WHAT TO DO:
Rewrite the span that opens with the line containing "If forced to" and closes with the line containing "36409 millimetres", putting "still water" in place of "calm water" and leaving everything else unchanged.

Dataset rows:
★ ★ ★ ★ ★ ★ ★
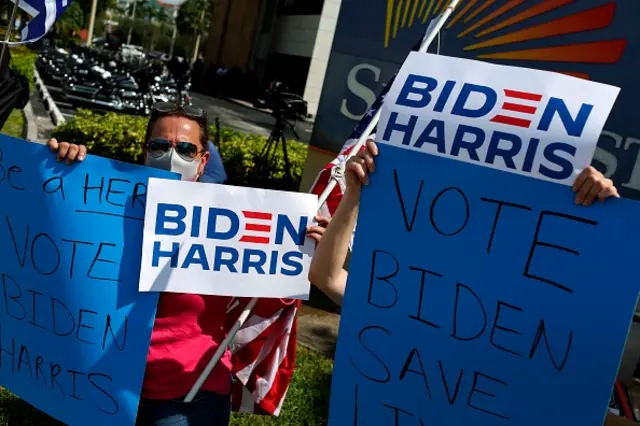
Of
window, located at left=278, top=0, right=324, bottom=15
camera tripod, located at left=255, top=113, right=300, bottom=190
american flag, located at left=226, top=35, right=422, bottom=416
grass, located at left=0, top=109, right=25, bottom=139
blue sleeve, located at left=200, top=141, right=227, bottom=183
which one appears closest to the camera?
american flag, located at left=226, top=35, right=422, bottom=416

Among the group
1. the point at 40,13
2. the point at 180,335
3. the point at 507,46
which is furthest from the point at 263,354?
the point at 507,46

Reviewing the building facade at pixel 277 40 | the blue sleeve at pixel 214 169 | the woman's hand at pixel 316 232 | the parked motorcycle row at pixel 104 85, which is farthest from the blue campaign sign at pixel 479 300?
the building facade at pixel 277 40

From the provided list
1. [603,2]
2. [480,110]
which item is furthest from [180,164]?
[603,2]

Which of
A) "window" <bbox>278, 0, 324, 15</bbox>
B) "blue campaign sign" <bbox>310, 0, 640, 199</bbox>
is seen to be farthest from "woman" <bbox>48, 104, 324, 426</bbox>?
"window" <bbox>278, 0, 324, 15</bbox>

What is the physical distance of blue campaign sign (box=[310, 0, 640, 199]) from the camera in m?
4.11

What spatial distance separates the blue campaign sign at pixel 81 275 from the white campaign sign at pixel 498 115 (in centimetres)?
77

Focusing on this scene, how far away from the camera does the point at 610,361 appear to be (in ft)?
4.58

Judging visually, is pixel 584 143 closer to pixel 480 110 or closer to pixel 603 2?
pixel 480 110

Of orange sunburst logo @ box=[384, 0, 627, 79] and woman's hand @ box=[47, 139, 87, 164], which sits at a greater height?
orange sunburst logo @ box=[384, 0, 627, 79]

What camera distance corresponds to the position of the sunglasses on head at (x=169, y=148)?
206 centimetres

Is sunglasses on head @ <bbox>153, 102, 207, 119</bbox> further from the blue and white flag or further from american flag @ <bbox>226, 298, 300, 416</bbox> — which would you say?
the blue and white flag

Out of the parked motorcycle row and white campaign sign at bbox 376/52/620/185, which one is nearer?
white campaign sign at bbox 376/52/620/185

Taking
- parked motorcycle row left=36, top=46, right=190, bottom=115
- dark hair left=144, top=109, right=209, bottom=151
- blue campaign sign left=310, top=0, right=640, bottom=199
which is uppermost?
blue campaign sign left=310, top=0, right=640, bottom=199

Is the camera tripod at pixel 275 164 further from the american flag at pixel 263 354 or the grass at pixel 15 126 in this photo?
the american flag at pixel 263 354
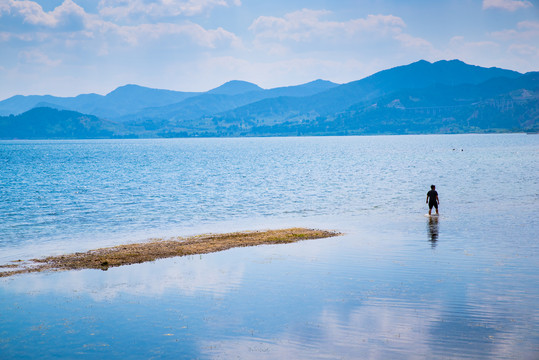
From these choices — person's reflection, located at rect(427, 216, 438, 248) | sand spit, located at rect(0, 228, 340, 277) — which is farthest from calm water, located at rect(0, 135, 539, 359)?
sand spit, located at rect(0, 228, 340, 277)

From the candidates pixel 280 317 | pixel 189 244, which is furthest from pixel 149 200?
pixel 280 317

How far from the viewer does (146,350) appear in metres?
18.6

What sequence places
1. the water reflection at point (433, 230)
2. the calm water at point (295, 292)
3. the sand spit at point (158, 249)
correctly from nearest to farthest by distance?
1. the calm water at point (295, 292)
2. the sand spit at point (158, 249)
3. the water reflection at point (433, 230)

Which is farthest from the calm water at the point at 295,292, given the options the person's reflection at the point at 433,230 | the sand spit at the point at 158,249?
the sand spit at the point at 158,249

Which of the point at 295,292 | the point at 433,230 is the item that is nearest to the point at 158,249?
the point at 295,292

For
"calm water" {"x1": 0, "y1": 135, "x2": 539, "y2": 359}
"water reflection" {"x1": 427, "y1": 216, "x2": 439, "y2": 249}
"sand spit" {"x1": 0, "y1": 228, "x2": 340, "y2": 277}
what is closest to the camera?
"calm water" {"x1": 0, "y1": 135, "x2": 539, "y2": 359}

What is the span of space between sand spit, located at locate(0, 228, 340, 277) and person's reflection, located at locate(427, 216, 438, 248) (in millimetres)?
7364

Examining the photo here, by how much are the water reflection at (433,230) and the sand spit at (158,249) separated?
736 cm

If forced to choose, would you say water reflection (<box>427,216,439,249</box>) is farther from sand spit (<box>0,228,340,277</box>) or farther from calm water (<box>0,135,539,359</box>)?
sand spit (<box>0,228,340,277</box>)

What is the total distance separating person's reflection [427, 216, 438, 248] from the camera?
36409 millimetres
★ ★ ★ ★ ★ ★ ★
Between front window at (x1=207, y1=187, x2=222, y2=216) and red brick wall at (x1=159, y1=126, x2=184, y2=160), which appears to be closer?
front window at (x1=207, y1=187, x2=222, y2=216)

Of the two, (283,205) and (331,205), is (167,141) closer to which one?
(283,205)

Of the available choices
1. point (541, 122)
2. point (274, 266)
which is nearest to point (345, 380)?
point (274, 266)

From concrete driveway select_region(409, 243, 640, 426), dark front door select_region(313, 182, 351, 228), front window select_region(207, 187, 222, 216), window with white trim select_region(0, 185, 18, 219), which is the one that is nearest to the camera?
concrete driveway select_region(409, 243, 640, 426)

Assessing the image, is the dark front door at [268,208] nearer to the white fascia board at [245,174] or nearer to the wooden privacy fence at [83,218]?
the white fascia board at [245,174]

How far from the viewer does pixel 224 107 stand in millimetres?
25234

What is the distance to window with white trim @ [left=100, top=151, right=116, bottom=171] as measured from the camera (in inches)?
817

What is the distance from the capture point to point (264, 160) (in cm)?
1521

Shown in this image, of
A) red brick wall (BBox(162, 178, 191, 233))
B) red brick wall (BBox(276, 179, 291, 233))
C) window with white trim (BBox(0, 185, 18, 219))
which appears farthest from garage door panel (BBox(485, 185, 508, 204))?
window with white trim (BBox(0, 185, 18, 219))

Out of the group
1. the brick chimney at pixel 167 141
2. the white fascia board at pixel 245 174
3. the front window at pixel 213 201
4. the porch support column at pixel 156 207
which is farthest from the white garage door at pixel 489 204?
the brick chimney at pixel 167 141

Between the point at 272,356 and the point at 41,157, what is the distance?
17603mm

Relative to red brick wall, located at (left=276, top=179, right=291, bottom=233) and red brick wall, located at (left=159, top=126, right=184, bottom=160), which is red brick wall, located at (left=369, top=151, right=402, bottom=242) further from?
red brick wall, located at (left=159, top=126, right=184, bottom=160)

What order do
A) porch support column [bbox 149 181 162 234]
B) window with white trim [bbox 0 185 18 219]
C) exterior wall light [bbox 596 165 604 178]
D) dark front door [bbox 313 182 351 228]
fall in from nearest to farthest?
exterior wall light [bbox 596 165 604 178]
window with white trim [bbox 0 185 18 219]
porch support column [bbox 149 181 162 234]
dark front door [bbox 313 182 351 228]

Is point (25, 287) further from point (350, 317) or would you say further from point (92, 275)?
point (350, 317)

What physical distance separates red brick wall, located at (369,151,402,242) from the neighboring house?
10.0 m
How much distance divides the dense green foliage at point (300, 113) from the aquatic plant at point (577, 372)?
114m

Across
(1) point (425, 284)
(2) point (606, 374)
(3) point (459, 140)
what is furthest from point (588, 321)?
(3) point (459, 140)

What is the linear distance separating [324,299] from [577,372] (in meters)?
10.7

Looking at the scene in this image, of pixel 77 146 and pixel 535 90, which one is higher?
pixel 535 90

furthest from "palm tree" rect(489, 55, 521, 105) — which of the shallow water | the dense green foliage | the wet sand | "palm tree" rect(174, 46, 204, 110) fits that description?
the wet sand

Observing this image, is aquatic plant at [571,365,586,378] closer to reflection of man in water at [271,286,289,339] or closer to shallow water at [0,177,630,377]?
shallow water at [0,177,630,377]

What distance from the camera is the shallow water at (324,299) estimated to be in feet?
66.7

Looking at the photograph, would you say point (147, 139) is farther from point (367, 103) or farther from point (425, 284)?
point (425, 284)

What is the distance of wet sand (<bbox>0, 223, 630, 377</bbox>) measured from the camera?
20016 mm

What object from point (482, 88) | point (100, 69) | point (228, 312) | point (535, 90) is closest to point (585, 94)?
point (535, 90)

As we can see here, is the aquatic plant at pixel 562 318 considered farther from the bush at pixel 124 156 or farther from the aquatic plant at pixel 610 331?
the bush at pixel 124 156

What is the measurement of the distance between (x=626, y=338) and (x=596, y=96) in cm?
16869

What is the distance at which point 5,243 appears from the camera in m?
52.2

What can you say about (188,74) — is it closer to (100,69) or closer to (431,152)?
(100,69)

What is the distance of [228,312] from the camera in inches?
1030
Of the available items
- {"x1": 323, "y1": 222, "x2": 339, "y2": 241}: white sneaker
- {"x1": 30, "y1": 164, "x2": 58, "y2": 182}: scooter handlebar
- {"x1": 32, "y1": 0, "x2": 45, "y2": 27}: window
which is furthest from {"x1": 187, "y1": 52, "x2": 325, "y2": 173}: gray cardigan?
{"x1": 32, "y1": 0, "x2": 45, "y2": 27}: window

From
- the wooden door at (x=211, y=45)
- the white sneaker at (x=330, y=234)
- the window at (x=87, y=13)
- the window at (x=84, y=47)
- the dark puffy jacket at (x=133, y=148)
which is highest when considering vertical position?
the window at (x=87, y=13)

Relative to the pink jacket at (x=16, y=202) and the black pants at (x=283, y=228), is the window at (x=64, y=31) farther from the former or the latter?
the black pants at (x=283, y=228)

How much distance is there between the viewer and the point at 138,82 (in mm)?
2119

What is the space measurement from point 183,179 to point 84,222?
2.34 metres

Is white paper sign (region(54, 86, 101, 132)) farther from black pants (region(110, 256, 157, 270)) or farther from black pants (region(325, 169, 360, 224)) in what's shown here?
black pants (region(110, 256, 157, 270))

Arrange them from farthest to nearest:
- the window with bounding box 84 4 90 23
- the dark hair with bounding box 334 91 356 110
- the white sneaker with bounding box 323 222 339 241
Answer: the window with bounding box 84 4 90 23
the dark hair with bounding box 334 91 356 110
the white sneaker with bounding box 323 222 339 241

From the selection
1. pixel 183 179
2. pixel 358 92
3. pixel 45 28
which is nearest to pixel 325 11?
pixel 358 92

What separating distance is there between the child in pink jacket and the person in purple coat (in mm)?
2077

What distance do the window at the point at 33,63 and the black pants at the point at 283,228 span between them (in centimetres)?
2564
★ ★ ★ ★ ★ ★ ★
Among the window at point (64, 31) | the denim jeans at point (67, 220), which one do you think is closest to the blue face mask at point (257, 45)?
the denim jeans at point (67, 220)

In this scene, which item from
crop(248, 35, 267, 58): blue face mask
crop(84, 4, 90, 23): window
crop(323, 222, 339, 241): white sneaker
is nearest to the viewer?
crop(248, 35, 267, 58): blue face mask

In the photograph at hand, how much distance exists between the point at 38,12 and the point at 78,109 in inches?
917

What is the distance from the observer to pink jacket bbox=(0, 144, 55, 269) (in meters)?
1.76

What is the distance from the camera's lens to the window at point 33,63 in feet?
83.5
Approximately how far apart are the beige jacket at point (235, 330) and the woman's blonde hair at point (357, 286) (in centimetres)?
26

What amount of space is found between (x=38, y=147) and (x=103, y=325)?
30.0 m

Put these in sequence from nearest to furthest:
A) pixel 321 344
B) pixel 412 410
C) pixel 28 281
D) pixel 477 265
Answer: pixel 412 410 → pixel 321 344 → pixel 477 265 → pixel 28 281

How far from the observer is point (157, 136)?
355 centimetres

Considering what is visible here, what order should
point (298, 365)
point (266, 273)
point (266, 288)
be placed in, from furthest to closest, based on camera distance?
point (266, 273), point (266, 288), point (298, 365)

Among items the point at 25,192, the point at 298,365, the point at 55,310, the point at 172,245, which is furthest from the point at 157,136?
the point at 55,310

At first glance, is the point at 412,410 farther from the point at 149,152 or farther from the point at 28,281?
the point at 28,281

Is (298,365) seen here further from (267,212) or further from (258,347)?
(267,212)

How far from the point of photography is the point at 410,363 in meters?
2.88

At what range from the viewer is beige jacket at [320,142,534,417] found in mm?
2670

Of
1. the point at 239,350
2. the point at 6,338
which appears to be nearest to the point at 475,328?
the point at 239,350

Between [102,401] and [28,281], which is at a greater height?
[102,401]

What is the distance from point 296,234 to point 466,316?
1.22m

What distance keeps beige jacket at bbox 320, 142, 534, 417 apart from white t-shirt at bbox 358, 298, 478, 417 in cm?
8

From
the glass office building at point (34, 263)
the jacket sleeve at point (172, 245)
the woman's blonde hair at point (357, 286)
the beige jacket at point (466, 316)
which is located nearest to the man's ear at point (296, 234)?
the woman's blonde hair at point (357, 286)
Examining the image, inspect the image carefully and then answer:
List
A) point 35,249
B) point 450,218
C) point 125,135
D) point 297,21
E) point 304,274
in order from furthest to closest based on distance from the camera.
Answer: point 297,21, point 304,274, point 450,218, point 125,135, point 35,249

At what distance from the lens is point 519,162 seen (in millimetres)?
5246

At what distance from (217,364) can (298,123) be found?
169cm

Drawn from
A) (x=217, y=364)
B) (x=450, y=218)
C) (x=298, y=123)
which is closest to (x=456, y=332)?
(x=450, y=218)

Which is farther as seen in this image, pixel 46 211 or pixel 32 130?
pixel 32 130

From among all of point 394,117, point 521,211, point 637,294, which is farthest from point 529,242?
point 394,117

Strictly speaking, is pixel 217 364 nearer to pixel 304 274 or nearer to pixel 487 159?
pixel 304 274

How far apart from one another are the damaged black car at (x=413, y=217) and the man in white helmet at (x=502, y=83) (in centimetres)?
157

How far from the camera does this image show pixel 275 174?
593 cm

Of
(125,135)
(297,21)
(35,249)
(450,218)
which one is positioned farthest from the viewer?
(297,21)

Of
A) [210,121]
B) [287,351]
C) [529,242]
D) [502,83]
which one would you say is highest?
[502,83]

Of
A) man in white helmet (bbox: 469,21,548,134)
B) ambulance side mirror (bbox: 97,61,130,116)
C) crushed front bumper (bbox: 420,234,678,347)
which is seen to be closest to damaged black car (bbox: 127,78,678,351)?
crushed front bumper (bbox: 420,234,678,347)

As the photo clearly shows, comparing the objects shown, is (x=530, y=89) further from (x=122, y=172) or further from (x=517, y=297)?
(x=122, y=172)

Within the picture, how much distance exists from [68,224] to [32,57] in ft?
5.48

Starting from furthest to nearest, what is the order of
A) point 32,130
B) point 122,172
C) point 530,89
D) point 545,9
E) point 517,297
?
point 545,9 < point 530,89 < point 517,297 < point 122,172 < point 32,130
★ ★ ★ ★ ★ ★ ★
CORRECT ANSWER:
If forced to choose, would you say water reflection (<box>427,216,439,249</box>) is farther from sand spit (<box>0,228,340,277</box>) or farther from still water (<box>0,135,539,359</box>)?
sand spit (<box>0,228,340,277</box>)

What is the total distance separating person's reflection [427, 216, 438, 248] from the camera?
36409 millimetres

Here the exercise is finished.